Begin
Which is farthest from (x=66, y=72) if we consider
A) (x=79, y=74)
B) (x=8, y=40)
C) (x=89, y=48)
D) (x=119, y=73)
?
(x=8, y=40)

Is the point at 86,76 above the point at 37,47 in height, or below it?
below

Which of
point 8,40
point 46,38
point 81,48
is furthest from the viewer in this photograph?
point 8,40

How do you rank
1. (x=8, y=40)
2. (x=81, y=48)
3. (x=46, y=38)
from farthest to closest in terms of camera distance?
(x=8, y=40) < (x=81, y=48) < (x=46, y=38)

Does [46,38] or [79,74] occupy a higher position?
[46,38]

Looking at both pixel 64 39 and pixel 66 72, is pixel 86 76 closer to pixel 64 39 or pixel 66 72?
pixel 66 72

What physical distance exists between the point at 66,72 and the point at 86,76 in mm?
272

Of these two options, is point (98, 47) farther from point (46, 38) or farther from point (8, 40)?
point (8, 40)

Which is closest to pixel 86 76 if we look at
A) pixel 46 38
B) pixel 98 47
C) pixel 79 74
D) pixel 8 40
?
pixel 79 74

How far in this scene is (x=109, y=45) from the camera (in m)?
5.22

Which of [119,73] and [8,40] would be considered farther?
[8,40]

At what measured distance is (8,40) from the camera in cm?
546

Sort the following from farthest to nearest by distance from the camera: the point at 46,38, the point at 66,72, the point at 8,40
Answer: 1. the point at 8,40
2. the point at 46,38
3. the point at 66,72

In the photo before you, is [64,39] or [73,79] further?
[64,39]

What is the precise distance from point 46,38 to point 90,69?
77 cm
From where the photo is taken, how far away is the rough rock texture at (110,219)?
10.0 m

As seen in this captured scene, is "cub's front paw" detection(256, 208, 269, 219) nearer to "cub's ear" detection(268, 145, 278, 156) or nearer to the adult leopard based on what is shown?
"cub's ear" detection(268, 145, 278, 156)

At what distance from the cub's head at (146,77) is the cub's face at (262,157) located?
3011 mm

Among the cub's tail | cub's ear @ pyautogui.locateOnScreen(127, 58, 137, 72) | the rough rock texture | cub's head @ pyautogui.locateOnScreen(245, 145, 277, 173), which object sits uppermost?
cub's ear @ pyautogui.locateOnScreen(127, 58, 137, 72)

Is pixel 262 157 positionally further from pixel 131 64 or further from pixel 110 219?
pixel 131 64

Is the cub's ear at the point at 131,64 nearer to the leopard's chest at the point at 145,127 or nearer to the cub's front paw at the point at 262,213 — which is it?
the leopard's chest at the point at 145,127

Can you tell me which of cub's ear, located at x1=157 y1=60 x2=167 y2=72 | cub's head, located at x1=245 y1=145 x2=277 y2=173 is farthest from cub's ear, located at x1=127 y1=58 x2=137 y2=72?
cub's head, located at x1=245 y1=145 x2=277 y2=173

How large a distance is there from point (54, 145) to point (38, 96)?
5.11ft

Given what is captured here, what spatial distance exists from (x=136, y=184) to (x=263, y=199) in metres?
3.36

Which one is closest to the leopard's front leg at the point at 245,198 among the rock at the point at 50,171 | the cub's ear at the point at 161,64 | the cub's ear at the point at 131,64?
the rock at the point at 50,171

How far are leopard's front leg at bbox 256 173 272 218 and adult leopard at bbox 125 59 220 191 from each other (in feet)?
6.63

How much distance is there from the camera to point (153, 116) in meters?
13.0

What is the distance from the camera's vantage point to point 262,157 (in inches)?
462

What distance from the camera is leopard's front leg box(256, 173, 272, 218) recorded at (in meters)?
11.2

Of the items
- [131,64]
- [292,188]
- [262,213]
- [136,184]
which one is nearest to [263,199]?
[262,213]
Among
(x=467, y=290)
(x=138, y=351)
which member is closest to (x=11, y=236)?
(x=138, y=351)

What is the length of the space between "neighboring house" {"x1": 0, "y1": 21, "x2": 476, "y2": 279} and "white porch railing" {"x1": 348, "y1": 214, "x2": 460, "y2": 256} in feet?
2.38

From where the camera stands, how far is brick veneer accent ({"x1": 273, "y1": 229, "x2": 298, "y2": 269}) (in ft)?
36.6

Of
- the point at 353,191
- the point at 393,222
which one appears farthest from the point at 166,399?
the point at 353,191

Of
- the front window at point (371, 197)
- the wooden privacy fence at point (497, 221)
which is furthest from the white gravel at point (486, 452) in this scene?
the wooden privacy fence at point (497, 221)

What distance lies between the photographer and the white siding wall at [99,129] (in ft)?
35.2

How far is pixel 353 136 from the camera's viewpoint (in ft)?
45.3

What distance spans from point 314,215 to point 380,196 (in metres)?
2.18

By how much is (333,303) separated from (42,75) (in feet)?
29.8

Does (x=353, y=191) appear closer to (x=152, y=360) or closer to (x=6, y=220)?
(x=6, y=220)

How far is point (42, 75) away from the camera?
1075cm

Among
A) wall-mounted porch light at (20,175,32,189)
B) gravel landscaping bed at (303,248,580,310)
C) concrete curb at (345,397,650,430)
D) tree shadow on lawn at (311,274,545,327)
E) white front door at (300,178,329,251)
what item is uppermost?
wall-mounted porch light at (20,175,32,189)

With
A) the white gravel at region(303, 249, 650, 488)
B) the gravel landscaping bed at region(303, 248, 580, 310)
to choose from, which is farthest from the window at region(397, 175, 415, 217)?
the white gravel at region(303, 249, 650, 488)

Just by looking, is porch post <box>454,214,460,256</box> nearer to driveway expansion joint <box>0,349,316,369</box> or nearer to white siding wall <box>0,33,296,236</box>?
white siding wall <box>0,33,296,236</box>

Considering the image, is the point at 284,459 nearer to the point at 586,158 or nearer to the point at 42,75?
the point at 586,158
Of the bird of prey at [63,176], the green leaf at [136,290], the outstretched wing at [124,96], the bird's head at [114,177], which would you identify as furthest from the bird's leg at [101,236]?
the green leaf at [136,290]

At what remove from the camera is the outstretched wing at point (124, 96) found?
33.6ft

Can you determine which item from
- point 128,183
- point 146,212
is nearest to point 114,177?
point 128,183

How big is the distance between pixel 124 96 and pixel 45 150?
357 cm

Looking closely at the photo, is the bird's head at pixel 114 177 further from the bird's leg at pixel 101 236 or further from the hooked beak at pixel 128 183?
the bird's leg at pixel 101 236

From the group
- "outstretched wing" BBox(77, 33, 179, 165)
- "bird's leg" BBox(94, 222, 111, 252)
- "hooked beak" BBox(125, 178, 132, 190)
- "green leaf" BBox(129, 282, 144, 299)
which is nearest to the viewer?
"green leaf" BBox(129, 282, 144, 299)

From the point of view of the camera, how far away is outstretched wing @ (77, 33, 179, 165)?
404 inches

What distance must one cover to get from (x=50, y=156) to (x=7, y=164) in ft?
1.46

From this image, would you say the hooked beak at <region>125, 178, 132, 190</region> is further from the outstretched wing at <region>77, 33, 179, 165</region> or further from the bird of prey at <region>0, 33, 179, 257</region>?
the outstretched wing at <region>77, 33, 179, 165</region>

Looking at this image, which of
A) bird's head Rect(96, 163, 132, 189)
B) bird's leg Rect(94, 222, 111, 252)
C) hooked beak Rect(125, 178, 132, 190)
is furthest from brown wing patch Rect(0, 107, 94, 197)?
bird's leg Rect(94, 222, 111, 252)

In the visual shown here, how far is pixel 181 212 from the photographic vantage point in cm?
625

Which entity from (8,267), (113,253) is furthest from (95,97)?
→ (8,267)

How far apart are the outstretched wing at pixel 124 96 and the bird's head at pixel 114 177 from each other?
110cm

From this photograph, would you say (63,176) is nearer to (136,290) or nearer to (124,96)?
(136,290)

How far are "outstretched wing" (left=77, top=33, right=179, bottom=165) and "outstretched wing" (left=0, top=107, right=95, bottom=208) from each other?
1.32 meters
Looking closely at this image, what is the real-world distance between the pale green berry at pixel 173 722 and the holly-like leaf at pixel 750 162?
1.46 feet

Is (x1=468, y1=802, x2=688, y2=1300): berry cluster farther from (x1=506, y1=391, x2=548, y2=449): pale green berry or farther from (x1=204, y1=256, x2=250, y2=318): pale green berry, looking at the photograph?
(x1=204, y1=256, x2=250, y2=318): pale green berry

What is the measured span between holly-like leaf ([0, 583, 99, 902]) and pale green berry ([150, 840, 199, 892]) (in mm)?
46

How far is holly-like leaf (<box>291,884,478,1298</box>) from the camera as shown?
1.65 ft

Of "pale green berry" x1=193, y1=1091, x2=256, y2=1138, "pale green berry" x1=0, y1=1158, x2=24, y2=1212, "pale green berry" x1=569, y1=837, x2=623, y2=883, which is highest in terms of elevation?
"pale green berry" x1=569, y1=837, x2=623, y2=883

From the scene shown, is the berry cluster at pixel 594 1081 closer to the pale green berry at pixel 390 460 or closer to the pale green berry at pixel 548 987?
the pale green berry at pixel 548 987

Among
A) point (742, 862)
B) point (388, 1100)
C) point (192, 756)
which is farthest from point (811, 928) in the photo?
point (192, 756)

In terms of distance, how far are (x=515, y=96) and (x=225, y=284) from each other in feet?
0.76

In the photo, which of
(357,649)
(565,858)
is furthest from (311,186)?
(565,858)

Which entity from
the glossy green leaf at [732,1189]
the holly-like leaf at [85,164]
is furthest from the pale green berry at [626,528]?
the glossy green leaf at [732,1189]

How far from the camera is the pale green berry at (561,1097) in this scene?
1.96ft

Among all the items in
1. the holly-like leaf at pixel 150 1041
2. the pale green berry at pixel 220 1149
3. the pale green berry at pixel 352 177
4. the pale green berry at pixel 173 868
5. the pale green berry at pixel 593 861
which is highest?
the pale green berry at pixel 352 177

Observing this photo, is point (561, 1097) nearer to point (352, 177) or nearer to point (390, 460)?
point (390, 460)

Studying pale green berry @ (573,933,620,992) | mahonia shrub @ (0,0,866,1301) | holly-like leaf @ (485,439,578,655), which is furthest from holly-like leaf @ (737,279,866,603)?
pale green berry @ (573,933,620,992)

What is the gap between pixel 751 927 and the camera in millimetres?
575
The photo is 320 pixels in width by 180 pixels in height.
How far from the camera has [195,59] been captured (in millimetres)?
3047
End
YOUR GOAL:
Output only the lines from the one holding "What is the measured" through the last line above, exactly as they appear.

RESPONSE TO THE EXERCISE:
What is the measured span between holly-like leaf ([0, 583, 99, 902]) and pale green berry ([150, 840, 199, 892]) (in mm)?
46

How far is holly-like leaf (<box>291,884,478,1298</box>) from the camera as shown?
1.65 ft

Of "pale green berry" x1=193, y1=1091, x2=256, y2=1138, "pale green berry" x1=0, y1=1158, x2=24, y2=1212, "pale green berry" x1=569, y1=837, x2=623, y2=883, which is highest in terms of elevation?
"pale green berry" x1=569, y1=837, x2=623, y2=883

From the scene shown, is the berry cluster at pixel 594 1081 closer to the pale green berry at pixel 390 460 or closer to the pale green berry at pixel 548 987?
the pale green berry at pixel 548 987

Among
A) point (742, 862)
B) point (388, 1100)
C) point (192, 756)
which is farthest from point (811, 928) in the photo?
point (192, 756)

In terms of distance, how far are (x=515, y=96) and (x=225, y=284) from each other in feet?
0.76

In the photo, which of
(357,649)
(565,858)
is furthest from (311,186)?
(565,858)

Which entity from
the glossy green leaf at [732,1189]
the holly-like leaf at [85,164]
is furthest from the pale green berry at [626,528]?
the glossy green leaf at [732,1189]

How far from the camera is the pale green berry at (561,1097) in this scene?
1.96ft

Among all the items in
1. the holly-like leaf at pixel 150 1041
2. the pale green berry at pixel 220 1149
3. the pale green berry at pixel 352 177
4. the pale green berry at pixel 173 868
5. the pale green berry at pixel 593 861
which is highest?
the pale green berry at pixel 352 177

Observing this photo, is point (561, 1097) nearer to point (352, 177) or nearer to point (390, 460)?
point (390, 460)

Studying pale green berry @ (573,933,620,992) | mahonia shrub @ (0,0,866,1301) | holly-like leaf @ (485,439,578,655), which is furthest from holly-like leaf @ (737,279,866,603)?
pale green berry @ (573,933,620,992)

What is the gap between pixel 751 927 and the camera in millimetres?
575
The photo is 320 pixels in width by 180 pixels in height.
How far from the camera has [195,59] been captured (in millimetres)?
3047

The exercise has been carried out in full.